Task statement: Could you return the passage of the shoplifting appeal article between "Thursday, October 23, 2014" and "had been incompetent.", inclusive, copied word for word?

Extract provided:
-=-=-=-=-

Thursday, October 23, 2014

Appeal Court Rejects Shoplifter's Argument that Trial Lawyer was Incompetent


In a recent decision [Hordyski v. Her Majesty the Queen 2014 SKCA 102], the Saskatchewan Court of Appeal dismissed an appeal from a convicted shoplifter who argued that his trial lawyer had been incompetent. 

 

The evidence against Mr. Hordyski was not complicated.  He had been observed on a CCTV camera by a store's loss prevention officer shoplifting merchandise.  At the time, he was with his young son and a woman, Pearl Peters, who was the mother of his son, in the household goods area of the store.  Ms. Peters left her shopping basket with Mr. Hordyski and left the area. 

 

The CCTV camera footage showed Mr. Hordyski removing the price tag from a soft shell lunch bag and then transferring items from Ms. Peters' shopping basket into the lunch bag.  Mr. Hordyski then picked up his son, concealed the lunch bag between the two of them and walked towards the store exit.  He paused by the cashiers to look around before walking past them and out of the store with the items.  The loss prevention officer confronted Mr. Hordyski outside the store where he was arrested for theft.  The value of the stolen items totalled approximately $220.

-=-=-=-=-

Data provided:

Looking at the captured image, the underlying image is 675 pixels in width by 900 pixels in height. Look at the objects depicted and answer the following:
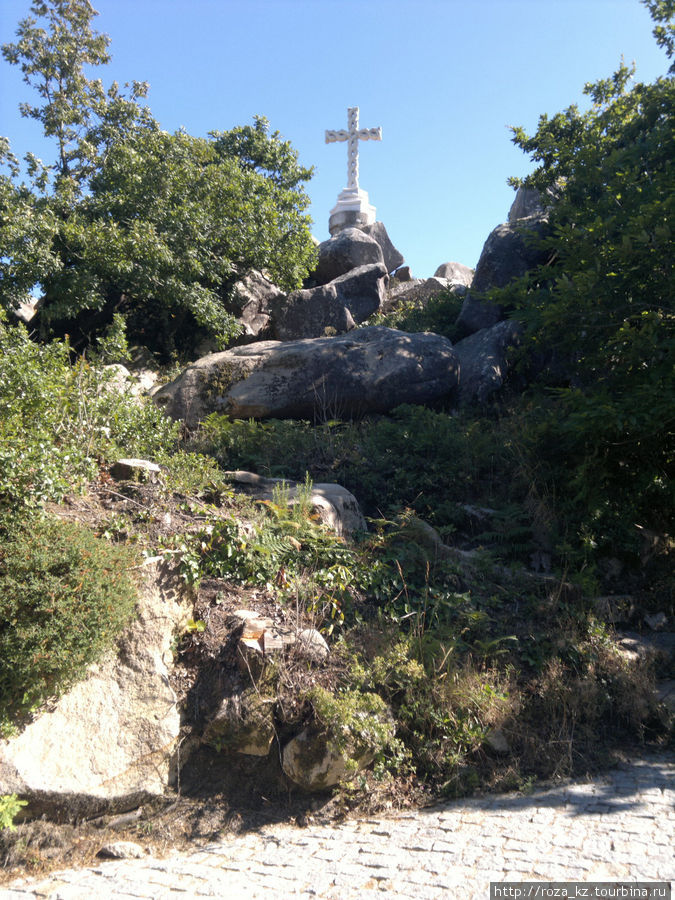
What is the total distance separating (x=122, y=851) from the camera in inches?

-=-=-=-=-

Result of the exercise:
Thursday, October 23, 2014

Appeal Court Rejects Shoplifter's Argument that Trial Lawyer was Incompetent


In a recent decision [Hordyski v. Her Majesty the Queen 2014 SKCA 102], the Saskatchewan Court of Appeal dismissed an appeal from a convicted shoplifter who argued that his trial lawyer had been incompetent.